As The Athletic noted, OKC’s current 20–1 opening places them alongside:
- The 2015–16 Warriors
- The 1995–96 Bulls
- The 1967–68 76ers
as the only teams ever to win 20 of their first 21 games.
Streak at 12 — With Warriors Up Next
The Thunder’s 12-game winning streak will be tested Tuesday at Golden State. The Athletic’s Zach Harper broke down why OKC is entering that matchup as one of the hottest teams in league history and why their recent return of Jalen Williams only raises the ceiling.
Williams played his first game since July wrist procedures on Friday, finishing with 11 points, eight assists and four rebounds. Harper noted Williams’ timing looked expectedly rusty, but stressed that Oklahoma City just added “an All-NBA player to the league’s best defense” and “an All-Defensive-level athlete to a team already dominating everybody.”
He also joked the Thunder are so deep that “they should have to forfeit all their future first-round picks.”
The Path Ahead: How Long Can This Run Last?
Harper outlined a stretch where OKC could potentially tie or break its own franchise-record 15-game streak:
- Tuesday: at Golden State
- Friday: vs. Dallas
- Sunday: at Utah (potential streak-tying game)
If OKC continues winning into next week, the streak could extend into NBA Cup play, where matchups with Phoenix, the Lakers or the Spurs await.

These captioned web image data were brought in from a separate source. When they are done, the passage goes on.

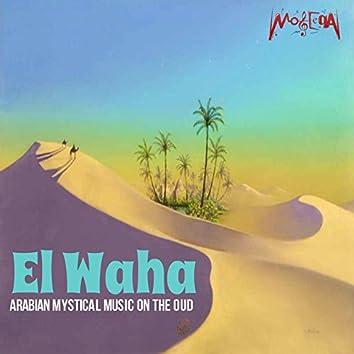 El Waha (Arabian Mystical Music on the Oud)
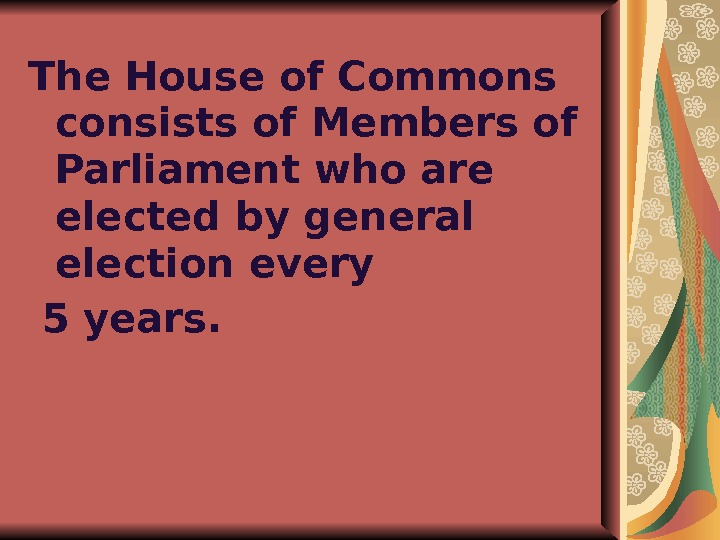 The House of Commons consists of Members of Parliament who are elected by general election every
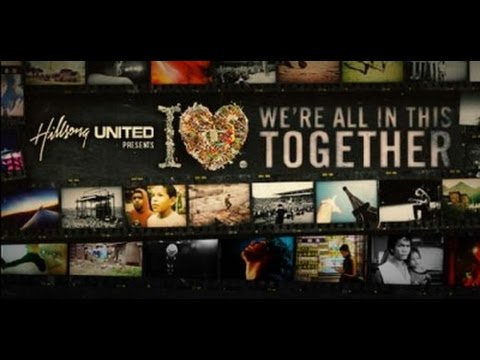 Hillsong United - The I Heart Revolution  We Are All In This Together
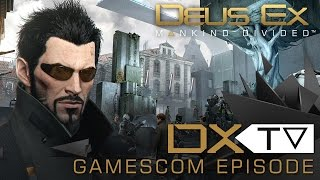 DXTV  Gamescom Episode originally aired on Twitch on August 7th 2015 In this episode the dev team goes over some of the new features in Deus Ex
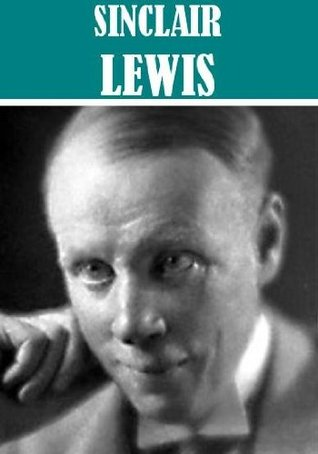 The Essential Sinclair Lewis Collection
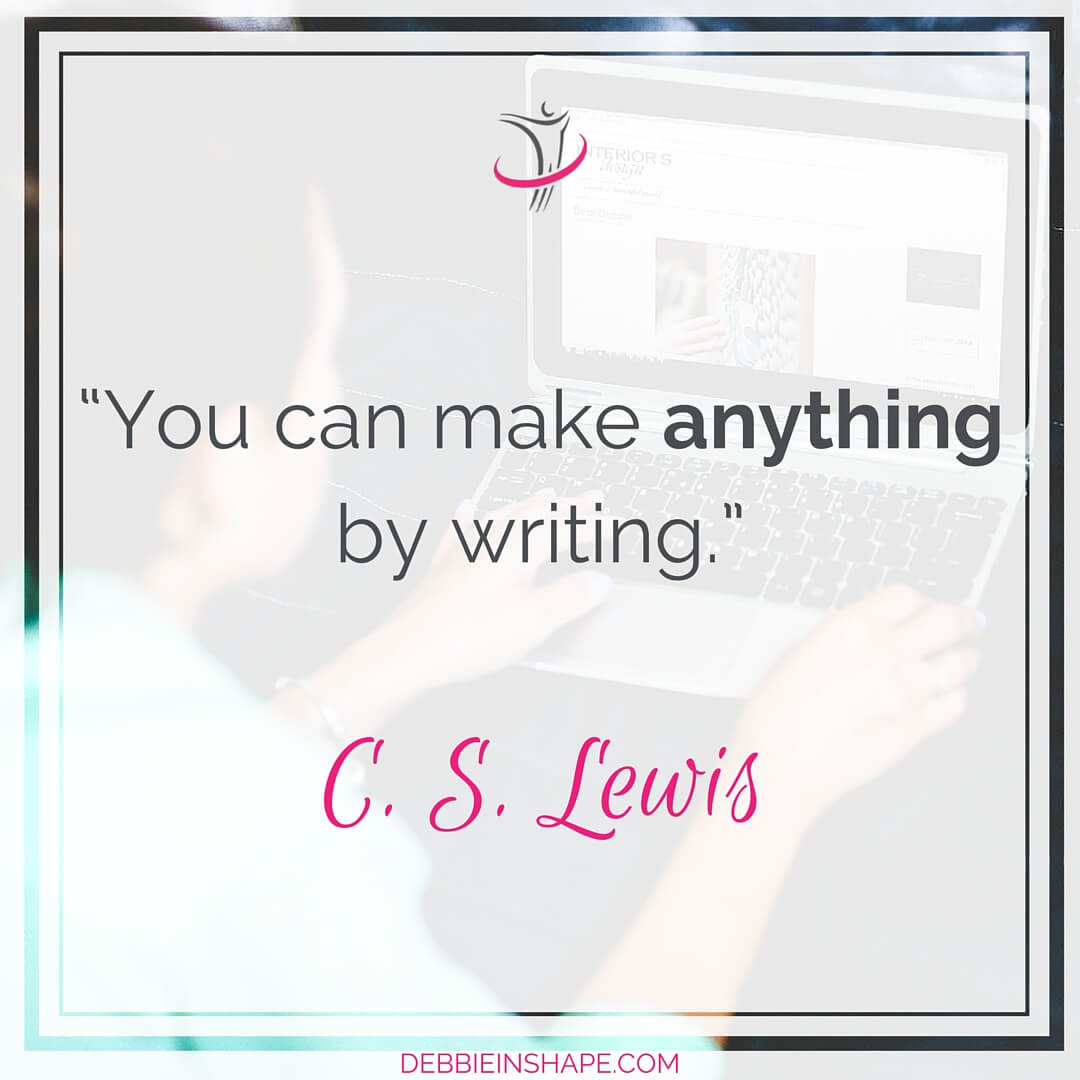 """You can make anything by writing."" - C. S. Lewis"
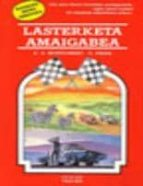 lasterketa amaigabea r.a. montgomery r. reese 9788497830782
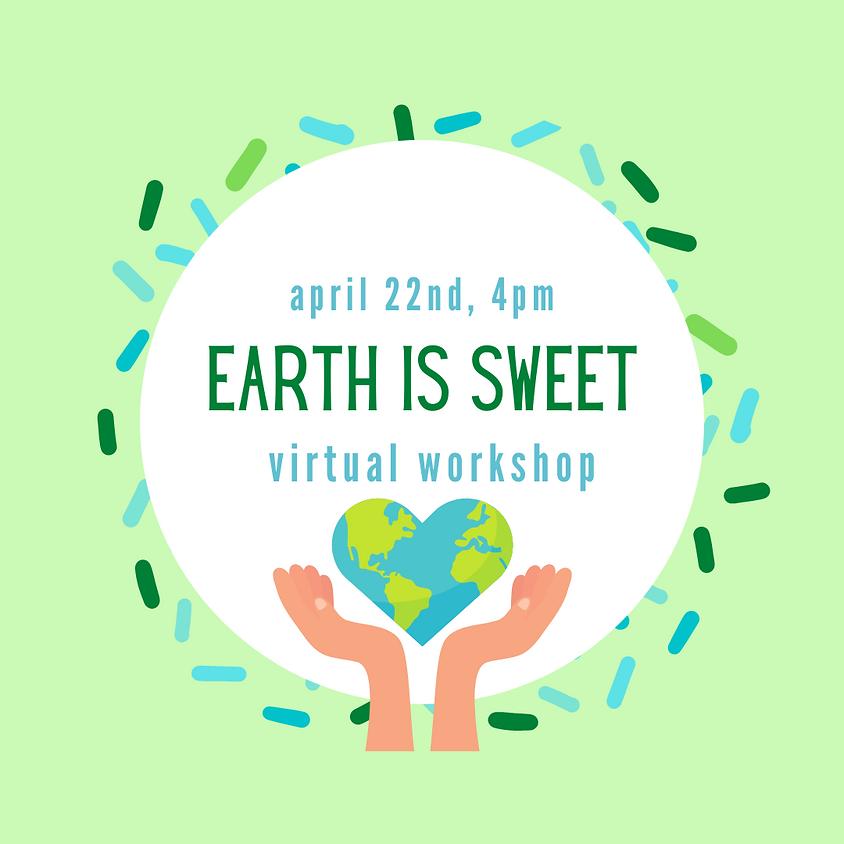 Earth is Sweet Virtual Workshop GSCNC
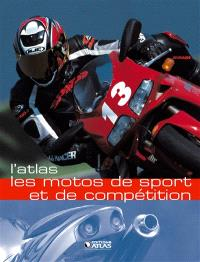 L'atlas des motos de sport et de compétition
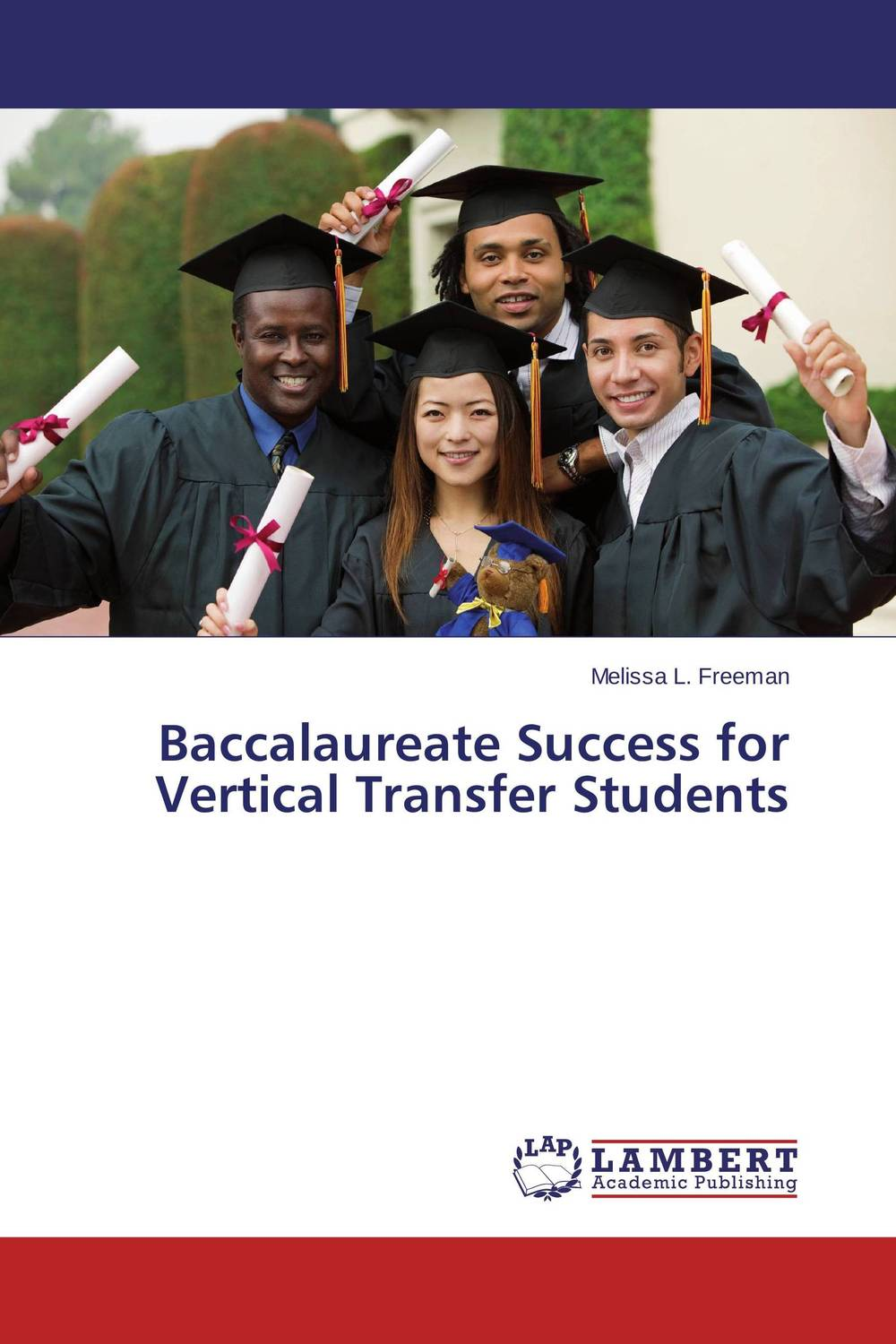 Baccalaureate Success for Vertical Transfer Students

Forecast Model: What Are the Odds?
On Monday, data analyst Neil Paine, writing on his Substack NBA forecast model, used Elo simulations to project how long the Thunder’s streak might continue:
- ~50% chance OKC wins three more straight
- 32% chance the streak survives the NBA Cup semifinal
- 1-in-178 chance of tying the 1971–72 Lakers’ 33-game record
Paine also noted that if OKC somehow matched that 33-game run, they would sit at 41–1 on Jan. 15, a pace even the 1996 Bulls and 2016 Warriors never reached.